■ TEKS SUMBER
+++

Allah Memberi Petunjuk Hamba-Nya Yang Sabar
Dalam suatu perkuliahan, Dr. Khalid al-Jabir salah seorang dokter spesialis bedah dirumah sakit Riyadh menuturkan sebuah kisah nyata. Beliau berkata, bahwa dulu ketika masih kuliah beliau punya seorang teman yang kuliah di akademi militer. Dia adalah mahasiswa yang sangat gagah, cerdas dan shalih. Ketika wisuda dia adalah lulusan terbaik dan meraih penghargaan tertinggi dari kampusnya. Tentu saja hal ini membuat dia dan keluarganya merasa bangga.
Akan tetapi, setelah beberapa bulan selesai dari pendidikannya itu, dia terserang demam yang pada awalnya hanyalah influenza biasa. Demamnya ini kemudian membuat tubuhnya menjadi sangat kurus bahkan akhirnya dia terserang lumpuh total. Dia harus dirawat intensif di rumah sakit karena kondisinya yang semakin memburuk. Menurut analisa dokter sangat kecil kemungkinan dia bisa sembuh dan baik kembali.

+++

■ INFORMASI YANG DIBERIKAN

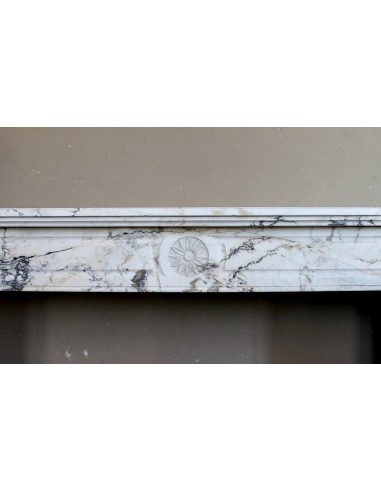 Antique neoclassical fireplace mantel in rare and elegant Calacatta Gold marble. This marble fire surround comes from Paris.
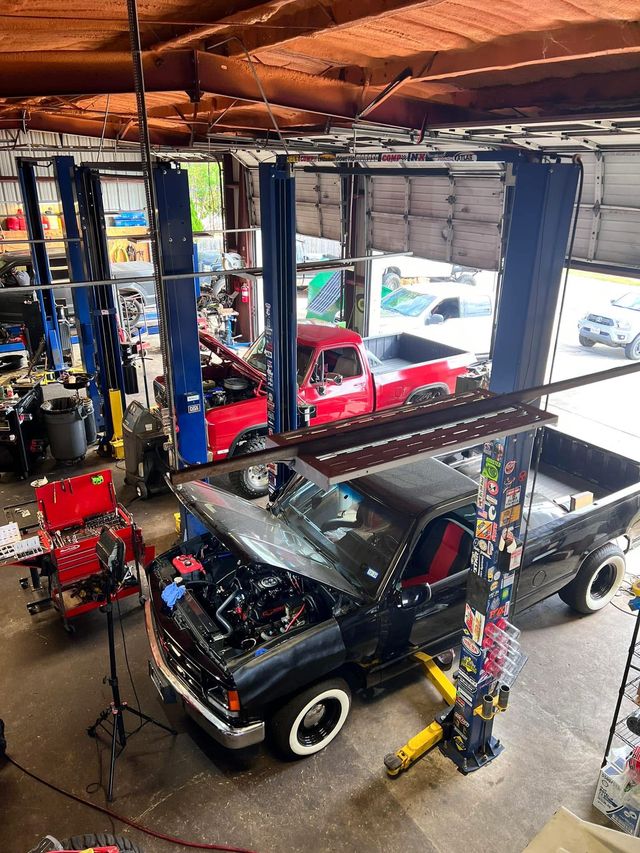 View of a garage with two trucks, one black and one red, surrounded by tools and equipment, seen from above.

+++

■ YANG DIKERJAKAN
Tuliskan kembali seluruh teks sumber tentang hamba yang sabar tanpa mengubah satu kata pun.

■ JAWABAN
Allah Memberi Petunjuk Hamba-Nya Yang Sabar
Dalam suatu perkuliahan, Dr. Khalid al-Jabir salah seorang dokter spesialis bedah dirumah sakit Riyadh menuturkan sebuah kisah nyata. Beliau berkata, bahwa dulu ketika masih kuliah beliau punya seorang teman yang kuliah di akademi militer. Dia adalah mahasiswa yang sangat gagah, cerdas dan shalih. Ketika wisuda dia adalah lulusan terbaik dan meraih penghargaan tertinggi dari kampusnya. Tentu saja hal ini membuat dia dan keluarganya merasa bangga.
Akan tetapi, setelah beberapa bulan selesai dari pendidikannya itu, dia terserang demam yang pada awalnya hanyalah influenza biasa. Demamnya ini kemudian membuat tubuhnya menjadi sangat kurus bahkan akhirnya dia terserang lumpuh total. Dia harus dirawat intensif di rumah sakit karena kondisinya yang semakin memburuk. Menurut analisa dokter sangat kecil kemungkinan dia bisa sembuh dan baik kembali.